|New York : Farrar, Straus & Giroux, 1967|
Set in mid 1930s depression era Chicago, Purdy's fifth novel gathers around Eustace Chisholm, a collection of Americans from small towns and rural areas who've come to the city in hopes of escaping financial hardship. Amos Ratcliffe, a student who loses his university fellowship and is too young to qualify for public aid is teaching Eustace basic Greek. Clayton Harms, an electric sign salesman moves in with Eustace when his wife Carla Chisholm goes on the run. Daniel Haws has a problem with sleepwalking and struggles with the impossibility of his feelings for young Amos. Maureen O'Dell is an artist who frequently finds herself in a family way.
Purdy's skill lies in his ability to create interpersonal tension among his characters. This is exemplified in the interactions between Amos and Daniel where they can't acknowledge what their relationship is or if there is a relationship at all. The already impossible situation between Amos and Daniel is made all the more impossible by Reuben Masterson, the heir to a family fortune who uses his money and position to lure Amos and Captain Stadger, a power hungry military officer, whose relentless attacks on Daniel eventually escalate to a soul-suffering defense of love.

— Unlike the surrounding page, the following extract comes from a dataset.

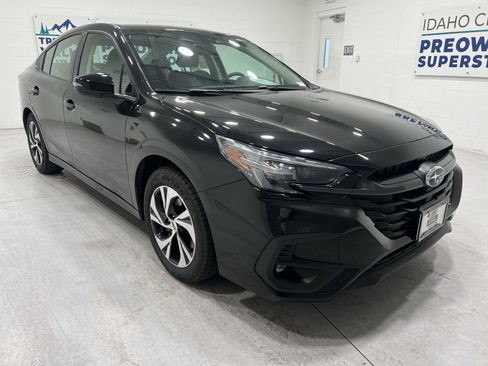 Certified 2025 Subaru Legacy Premium AWD/4WD image 2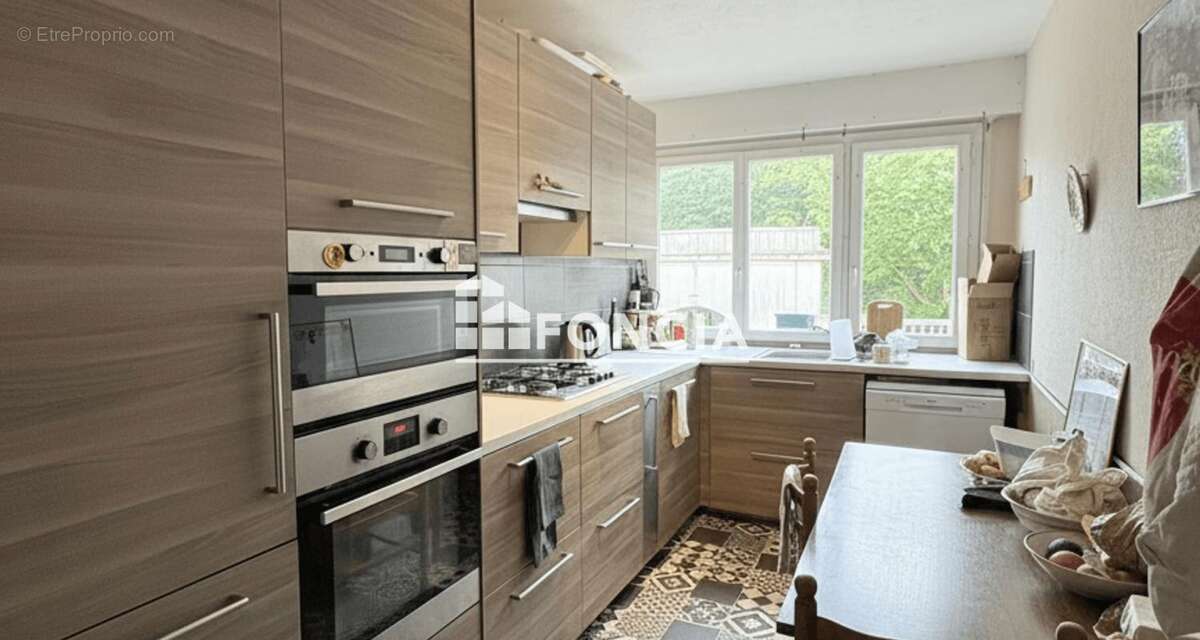 A DEUX PAS DU VIEUX PORT –  T4 de 91 m² avec balcon – Idéal investisseur - photo 4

The theme of the novel, in fact, is love; searching for love in a desperate world, accepting a love that may not appear in the form imagined, feeling worthy of that love, and enduring extraordinary pain in defense of that love. Purdy uses the mythologies of both ancient Greece and of Christianity to connect the characters lives to a larger moral story. Amos, a scholar of Greek, is described at one point as having feet like a goat (a reference to a satyr) and later as like the beautiful golden-locked Antinous. While modern literature is full of Freudian themes when it comes to explaining sexuality, Purdy uses a literal Oedipal moment to do so. Many of the characters' destinies seem out of their control and this idea of fate is introduced through a modern fortune teller; or what the Greeks would call an Oracle.
The larger story is couched in the Christian tradition. One can understand the gathering of characters as a pilgrimage of sorts where Eustace is the center of a group of disciples. Eustace in many ways acts as a confessor, the one with whom they can share their truths. Even when characters leave Chicago, letters to Eustace continue their stories. These epistles then become part of his grand poem written out on stacks of newspaper pages. Is his epic poem a Greek tragedy, scripture, or both?

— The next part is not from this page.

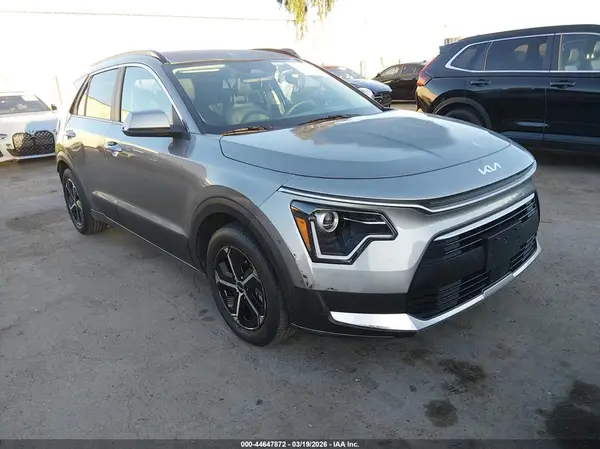 KNDCS3LF9S5238203 2025 KIA NIRO - Image 1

Eustace Chisholm and the Works is story on a grand scale steeped in the traditions of myth. Purdy skillfully uses everyday lives to tell the larger story of humanity and elevates those lives that society would rather forget. One cannot help but be shaken by the power of this story and Purdy's writing.
Michaud, Jon (2015, July 21) The Strange, Unsettling Fiction of James Purdy : The New Yorker.